Helsingør Klimastadtzentrum – Fernwärmeausbau

Fußgängerzone im historischen Zentrum von Helsingør mit neuem Entwässerungssystem, Fernwärmeleitungen sowie Sanierung von Wasser-, Strom- und Telekommunikationsleitungen – inklusive neuer Pflasterung. (Illustration von Schønherr)

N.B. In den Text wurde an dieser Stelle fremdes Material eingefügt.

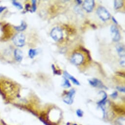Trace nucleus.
<instances>
[{
	"mask_svg": "<svg viewBox=\"0 0 125 125\" xmlns=\"http://www.w3.org/2000/svg\"><path fill=\"white\" fill-rule=\"evenodd\" d=\"M116 95H117V92H115V93H114L113 94L111 95V96H112L113 97H115Z\"/></svg>",
	"mask_w": 125,
	"mask_h": 125,
	"instance_id": "23",
	"label": "nucleus"
},
{
	"mask_svg": "<svg viewBox=\"0 0 125 125\" xmlns=\"http://www.w3.org/2000/svg\"><path fill=\"white\" fill-rule=\"evenodd\" d=\"M12 40L16 46L19 47H22L25 45V36L23 33H20L15 35Z\"/></svg>",
	"mask_w": 125,
	"mask_h": 125,
	"instance_id": "3",
	"label": "nucleus"
},
{
	"mask_svg": "<svg viewBox=\"0 0 125 125\" xmlns=\"http://www.w3.org/2000/svg\"><path fill=\"white\" fill-rule=\"evenodd\" d=\"M75 93V91L74 89L71 90L66 95V96L63 98L64 102L69 105L72 104L73 102L74 96Z\"/></svg>",
	"mask_w": 125,
	"mask_h": 125,
	"instance_id": "6",
	"label": "nucleus"
},
{
	"mask_svg": "<svg viewBox=\"0 0 125 125\" xmlns=\"http://www.w3.org/2000/svg\"><path fill=\"white\" fill-rule=\"evenodd\" d=\"M77 114L78 116L79 117H82L83 115V112L81 109H78L77 111Z\"/></svg>",
	"mask_w": 125,
	"mask_h": 125,
	"instance_id": "19",
	"label": "nucleus"
},
{
	"mask_svg": "<svg viewBox=\"0 0 125 125\" xmlns=\"http://www.w3.org/2000/svg\"><path fill=\"white\" fill-rule=\"evenodd\" d=\"M14 57L15 58V59L21 62L23 59V53L21 51V50L19 49H16L15 50L14 52Z\"/></svg>",
	"mask_w": 125,
	"mask_h": 125,
	"instance_id": "10",
	"label": "nucleus"
},
{
	"mask_svg": "<svg viewBox=\"0 0 125 125\" xmlns=\"http://www.w3.org/2000/svg\"><path fill=\"white\" fill-rule=\"evenodd\" d=\"M52 69H53V71H54V73H55V74H57V75H58L61 74H60V72L59 71H58V70H57L55 69V66H54V65H52Z\"/></svg>",
	"mask_w": 125,
	"mask_h": 125,
	"instance_id": "18",
	"label": "nucleus"
},
{
	"mask_svg": "<svg viewBox=\"0 0 125 125\" xmlns=\"http://www.w3.org/2000/svg\"><path fill=\"white\" fill-rule=\"evenodd\" d=\"M116 50L119 56L121 57L125 56V47L122 44H119L116 46Z\"/></svg>",
	"mask_w": 125,
	"mask_h": 125,
	"instance_id": "9",
	"label": "nucleus"
},
{
	"mask_svg": "<svg viewBox=\"0 0 125 125\" xmlns=\"http://www.w3.org/2000/svg\"><path fill=\"white\" fill-rule=\"evenodd\" d=\"M12 4L13 5V6H14L18 9H23V6H22V5L20 3L17 2L15 1H13L12 2Z\"/></svg>",
	"mask_w": 125,
	"mask_h": 125,
	"instance_id": "16",
	"label": "nucleus"
},
{
	"mask_svg": "<svg viewBox=\"0 0 125 125\" xmlns=\"http://www.w3.org/2000/svg\"><path fill=\"white\" fill-rule=\"evenodd\" d=\"M97 13L101 20L103 21H107L110 17V14L105 8L100 7L98 8Z\"/></svg>",
	"mask_w": 125,
	"mask_h": 125,
	"instance_id": "1",
	"label": "nucleus"
},
{
	"mask_svg": "<svg viewBox=\"0 0 125 125\" xmlns=\"http://www.w3.org/2000/svg\"><path fill=\"white\" fill-rule=\"evenodd\" d=\"M37 51L35 49H31L29 50V56L31 58H33L36 55Z\"/></svg>",
	"mask_w": 125,
	"mask_h": 125,
	"instance_id": "13",
	"label": "nucleus"
},
{
	"mask_svg": "<svg viewBox=\"0 0 125 125\" xmlns=\"http://www.w3.org/2000/svg\"><path fill=\"white\" fill-rule=\"evenodd\" d=\"M32 3H33V6H32V9L33 11V12L35 11L36 9V1H32Z\"/></svg>",
	"mask_w": 125,
	"mask_h": 125,
	"instance_id": "17",
	"label": "nucleus"
},
{
	"mask_svg": "<svg viewBox=\"0 0 125 125\" xmlns=\"http://www.w3.org/2000/svg\"><path fill=\"white\" fill-rule=\"evenodd\" d=\"M52 38L56 41L61 40L63 37V33L62 30L59 27L54 28L50 33Z\"/></svg>",
	"mask_w": 125,
	"mask_h": 125,
	"instance_id": "2",
	"label": "nucleus"
},
{
	"mask_svg": "<svg viewBox=\"0 0 125 125\" xmlns=\"http://www.w3.org/2000/svg\"><path fill=\"white\" fill-rule=\"evenodd\" d=\"M27 28V25L26 23L24 22H22L20 26L15 27V29L18 31H23Z\"/></svg>",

Helsingør Klimastadtzentrum – Fernwärmeausbau

Das Projekt schützt Wohngebäude, Gewerbeflächen und das kulturelle Erbe der Stadt vor künftigem Starkregen. Zugleich ermöglicht es die stufenweise Umstellung auf Fernwärme durch den Ausstieg aus Erdgas sowie die Erneuerung der bestehenden Versorgungsleitungen für Trinkwasser, Abwasser, Strom und Telekommunikation.

Das Vorhaben ist eine Kooperation zwischen Helsingør Gemeinde und dem lokalen Versorger Forsyning Helsingør. Es basiert auf einem politisch verabschiedeten Investitions- und Klimaanpassungsplan für das historische Stadtzentrum.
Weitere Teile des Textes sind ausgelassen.